Chunk caching not working for reads?


I am working with a 10000 row by 200000 column matrix of 4-byte floats. The matrix is written unavoidably in sequential row-major order, but needs to be read in a sequential column-wise order. I chunk the matrix into 1000x1000 chunks, to compromise on write performance (row-wise) and read performance (column-wise).

When writing the file, I set the chunk cache to be big enough to hold an entire row’s worth of chunks (i.e. 200000 / 1000 chunks multiplied by 4e6 bytes). My write times per row are of the order of 5ms, and the algorithm pauses after each 1000 rows. By monitoring I/O at the filesystem level, I see spikes of disk activity during these pauses, with transfer rates approaching maximum. I conclude that the chunk cache is effectively buffering 1000 rows of the matrix, and flushing to disk only when all chunks have been written. So far so good — HDF5 is making my life easy :slight_smile:

However when reading the file, I reserve enough chunk cache to accommodate a column’s worth of chunks (10000 / 1000 chunks multiplied by 4e6 bytes). My column read time is of the order of 10ms, but I don’t see pauses or spikes of disc activity as with the write. Instead, I get a steady trickle of disc activity that does not appear to be correlated with the chunk width as I was expecting.
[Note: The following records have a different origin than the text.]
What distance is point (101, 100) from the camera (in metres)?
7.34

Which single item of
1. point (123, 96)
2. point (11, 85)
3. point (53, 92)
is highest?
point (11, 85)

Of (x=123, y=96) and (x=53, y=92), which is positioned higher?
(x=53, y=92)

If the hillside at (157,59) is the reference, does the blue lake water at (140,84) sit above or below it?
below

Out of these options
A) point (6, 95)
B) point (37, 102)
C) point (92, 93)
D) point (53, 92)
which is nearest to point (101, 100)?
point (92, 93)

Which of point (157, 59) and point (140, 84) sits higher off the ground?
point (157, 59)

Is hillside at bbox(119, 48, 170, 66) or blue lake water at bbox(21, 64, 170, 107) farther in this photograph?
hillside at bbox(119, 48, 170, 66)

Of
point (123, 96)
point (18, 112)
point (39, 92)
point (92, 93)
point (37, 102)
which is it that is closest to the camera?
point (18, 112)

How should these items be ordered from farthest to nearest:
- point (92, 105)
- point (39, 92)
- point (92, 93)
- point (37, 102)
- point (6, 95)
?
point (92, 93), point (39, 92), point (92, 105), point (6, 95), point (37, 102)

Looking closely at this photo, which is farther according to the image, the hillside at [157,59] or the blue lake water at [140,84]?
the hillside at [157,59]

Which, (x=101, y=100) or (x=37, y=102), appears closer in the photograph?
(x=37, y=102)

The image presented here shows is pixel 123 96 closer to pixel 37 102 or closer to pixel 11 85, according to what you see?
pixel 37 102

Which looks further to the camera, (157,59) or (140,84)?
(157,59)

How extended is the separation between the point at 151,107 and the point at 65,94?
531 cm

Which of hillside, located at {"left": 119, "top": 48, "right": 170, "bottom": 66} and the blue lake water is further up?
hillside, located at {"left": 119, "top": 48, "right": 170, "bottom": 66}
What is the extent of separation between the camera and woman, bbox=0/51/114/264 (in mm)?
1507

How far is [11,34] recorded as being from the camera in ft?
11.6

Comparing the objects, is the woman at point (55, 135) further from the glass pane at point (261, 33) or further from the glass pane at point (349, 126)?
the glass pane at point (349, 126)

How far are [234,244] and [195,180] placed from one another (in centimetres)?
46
Therefore, it appears that the chunk cache is not being used.

1) Should I expect this behaviour?
2) Have I set up the chunk cache correctly (code below), and do I have to explicitly tell HDF5 to read data chunk-wise from a chunked-layout file?
3) How best to monitor cache flushing/pre-emption activity?



Sample C++ code:

// Cache
H5::FileAccPropList fprops = file.getAccessPlist();
int mdc;
size_t ccelems;
size_t ccnbytes;
double w0;
fprops.getCache(mdc, ccelems, ccnbytes, w0);

size_t chunksPerCol = 10000 / 1000;
ccnbytes = chunksPerCol * chunkDim[0] * chunkDim[1] * sizeof(float);

fprops.setCache(mdc, ccelems, ccnbytes, w0);